Allow injection of extra materials via files

[pieterlexis]

Some build systems could create files that contain materials used during
the build (like docker images, operating system packages etc.). These
files would contain a JSON array with Items. When set on the
command-line flag -extra_materials, slsa-provenance will read and
parse these files and add the found materials to the statement.

[marcofranssen]

Thanks for your contribution.

This looks great. Could you elaborate a bit on the usecase and where such provenance file would originate from.

Maybe add a reference to slsa or maybe we can clarify a bit in the README.md.

We are also still learning on slsa and the provenance…

E.g. how would this work with docker images? We also have an open issue to work on docker image provenance support #73

[pieterlexis]

This looks great. Could you elaborate a bit on the usecase and where such provenance file would originate from.

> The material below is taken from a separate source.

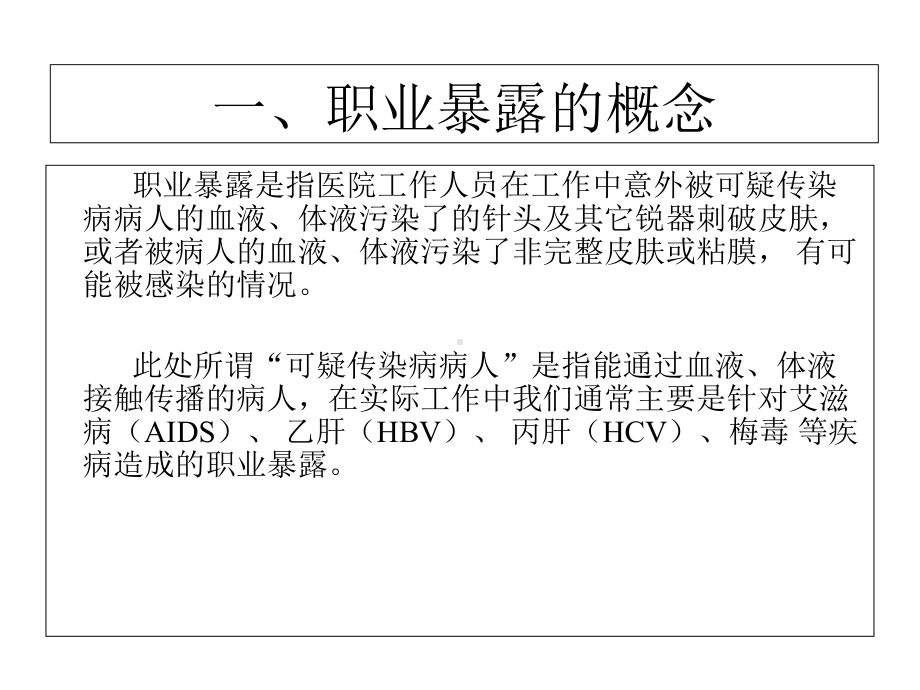 职业暴露后应急预案及处置流程课件.ppt_第3页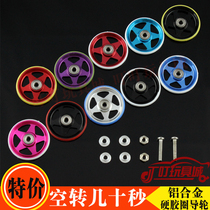 Self-made Tiangong four-wheel drive accessories aluminum alloy five-star guide wheel plastic ring low friction smooth bearing guide wheel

To build PowerDNS packages we use pdns-builder, which is used a git sub-module.

pdns-builder takes some templates and generates a Dockerfile that has all the instructions to build the RPM or Debian package, which is docker cp'd out of the container by the build script when done. The pdns-builder repo also has a few helper scripts to generate the list of installed OS packages in the in-toto materials format.

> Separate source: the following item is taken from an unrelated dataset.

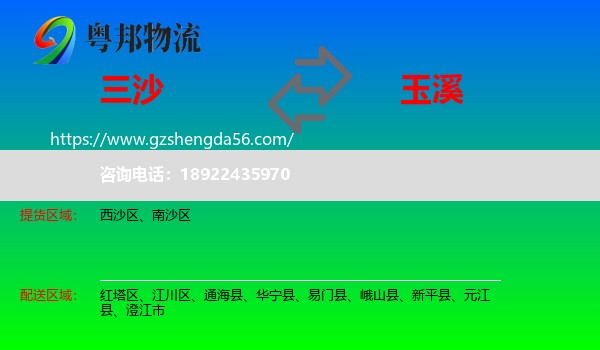 三沙到玉溪物流专线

SLSA specifies that the URL of materials is a "ResourceURI" and that is RECOMMENDED to be a "package url" and has some examples on how these urls can look.

Being able to add this package information to the SLSA material provenance would allow anyone to create a replica of the build environment and reproduce the package. It also proves/tells us what versions of dependencies we linked against.

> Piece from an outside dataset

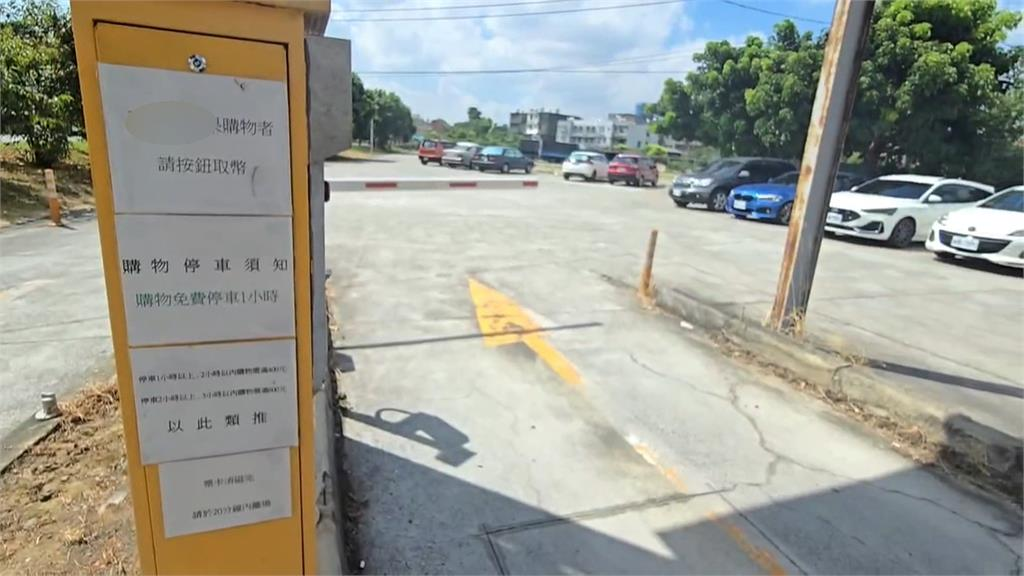 停車需消費400元才能走!水果行遭轟「詐騙園區」在地人全挺店家:做賊喊捉賊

Maybe add a reference to slsa or maybe we can clarify a bit in the README.md.

SLSA has the "Dependencies complete" requirement. It is described as

Provenance records all build dependencies that were available while running the build steps. This includes the initial state of the machine, VM, or container of the build worker.
MUST include all user-specified build steps, sources, dependencies.
SHOULD include all service-provided artifacts."

For us, the initial state is the docker base-image we pulled (e.g. debian:buster) and the service-provided artifacts are the packages that installed as part of the build-process (via e.g. apt-get).

We are also still learning on slsa and the provenance…

So are we :).

E.g. how would this work with docker images? We also have an open issue to work on docker image provenance support #73

This might not work for actually generated docker images. This is about the docker images used as a base for the builds (which, combined with the exact installed packages should lead to something that would allow for a reproducible build).

P.S. I did notice I didn't update the action.yaml to allow this option to be set, I'll add a separate commit for that.

[marcofranssen]

Thanks for clarifying. Now it starts to make more sense to me. Would it be possible to add a small usage example here in the README.md.

https://github.com/philips-labs/slsa-provenance-action/blob/main/README.md?plain=1#L188

That would be very beneficial for other consumers of the action.

[pieterlexis]

Would it be possible to add a small usage example here in the README.md.

Done!

P.S. I did notice I didn't update the action.yaml to allow this option to be set, I'll add a separate commit for that.

Done!

[MarkLodato]

This change looks good to me (as one of the SLSA authors).

[marcofranssen]

Thanks a lot for your contribution @pieterlexis.